Edge computing leverages the benefits of the Cloud with its massive scale but delivers compute and process capabilities much closer to the end device, rather than from a central location. Edge computing distributes workloads to local network locations around the world. The result is significantly lower latency and more intelligent network slicing and bandwidth utilization. Sounds all very technical, doesn’t it? To put it simply, Edge computing and the ability to process data closer unleashes the potential of a myriad of new applications spanning transportation and logistics, smart cities, rural and emerging nation connectivity, and much, much more.

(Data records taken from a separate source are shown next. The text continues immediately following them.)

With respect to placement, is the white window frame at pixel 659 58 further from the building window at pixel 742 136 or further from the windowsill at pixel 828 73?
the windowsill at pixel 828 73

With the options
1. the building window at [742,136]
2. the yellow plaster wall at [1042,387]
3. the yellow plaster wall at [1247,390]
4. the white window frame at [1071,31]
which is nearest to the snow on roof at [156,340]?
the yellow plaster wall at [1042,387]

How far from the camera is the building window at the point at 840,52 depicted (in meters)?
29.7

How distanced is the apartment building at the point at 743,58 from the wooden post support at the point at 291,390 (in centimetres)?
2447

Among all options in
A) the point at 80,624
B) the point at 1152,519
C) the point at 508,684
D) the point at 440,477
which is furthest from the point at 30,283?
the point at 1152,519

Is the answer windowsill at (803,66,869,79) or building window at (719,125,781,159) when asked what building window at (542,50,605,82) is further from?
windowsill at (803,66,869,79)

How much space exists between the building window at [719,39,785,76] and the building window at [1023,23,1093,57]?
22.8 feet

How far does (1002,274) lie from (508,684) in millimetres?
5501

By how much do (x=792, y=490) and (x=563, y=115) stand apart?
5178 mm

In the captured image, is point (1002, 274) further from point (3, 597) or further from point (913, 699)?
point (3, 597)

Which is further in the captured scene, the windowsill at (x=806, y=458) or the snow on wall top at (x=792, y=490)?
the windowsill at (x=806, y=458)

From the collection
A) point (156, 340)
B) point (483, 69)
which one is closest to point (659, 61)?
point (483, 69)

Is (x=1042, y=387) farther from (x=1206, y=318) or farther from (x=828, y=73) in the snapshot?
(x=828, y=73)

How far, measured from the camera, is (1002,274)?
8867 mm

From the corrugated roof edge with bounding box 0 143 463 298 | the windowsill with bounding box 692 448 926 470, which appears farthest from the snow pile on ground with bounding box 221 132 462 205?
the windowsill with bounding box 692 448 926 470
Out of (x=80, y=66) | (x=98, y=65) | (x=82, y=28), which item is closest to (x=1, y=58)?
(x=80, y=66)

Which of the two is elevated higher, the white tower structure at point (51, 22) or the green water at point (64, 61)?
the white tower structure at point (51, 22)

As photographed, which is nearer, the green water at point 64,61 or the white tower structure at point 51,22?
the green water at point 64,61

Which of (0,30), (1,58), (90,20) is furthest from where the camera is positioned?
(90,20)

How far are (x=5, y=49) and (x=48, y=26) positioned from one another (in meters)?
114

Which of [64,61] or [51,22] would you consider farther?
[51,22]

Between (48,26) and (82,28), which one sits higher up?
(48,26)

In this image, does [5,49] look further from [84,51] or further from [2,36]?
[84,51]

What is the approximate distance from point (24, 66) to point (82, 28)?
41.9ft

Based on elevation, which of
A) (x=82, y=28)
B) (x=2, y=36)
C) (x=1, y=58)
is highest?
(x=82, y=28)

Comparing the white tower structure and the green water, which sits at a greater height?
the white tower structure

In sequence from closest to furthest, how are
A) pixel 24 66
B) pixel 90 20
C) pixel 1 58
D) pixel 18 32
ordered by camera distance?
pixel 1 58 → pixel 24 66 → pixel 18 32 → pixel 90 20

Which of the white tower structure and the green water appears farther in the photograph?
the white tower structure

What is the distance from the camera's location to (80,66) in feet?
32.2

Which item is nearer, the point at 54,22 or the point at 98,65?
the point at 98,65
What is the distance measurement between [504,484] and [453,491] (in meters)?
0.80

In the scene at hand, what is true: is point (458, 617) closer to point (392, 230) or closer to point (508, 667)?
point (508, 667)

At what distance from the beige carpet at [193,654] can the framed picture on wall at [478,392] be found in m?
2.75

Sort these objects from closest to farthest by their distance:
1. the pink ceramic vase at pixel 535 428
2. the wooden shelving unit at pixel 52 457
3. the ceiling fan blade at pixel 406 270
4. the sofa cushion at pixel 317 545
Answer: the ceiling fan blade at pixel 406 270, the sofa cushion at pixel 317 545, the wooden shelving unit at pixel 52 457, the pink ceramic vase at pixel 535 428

Like many of the fundamental technology shifts of the past, a confluence of factors is needed to go from incremental improvements to disruptor. For the Edge, this is 5G. In the early 1990’s to early 2000’s telecommunications networks rolled out capabilities to support simple messaging, limited roaming services, and early support for data and mobile internet (2G,3G). In the mid-2000s, 3.5G, and later 4G, improved IP services for voice and data enabling a richer internet experience from mobile devices, and along with the iPhone launched the app ecosystem we know today. Until now, telecommunications networks were not designed to deliver on the Edge’s promise of high bandwidth and low latency. 5G promises a 10x boost in download speeds in comparison to 4G LTE.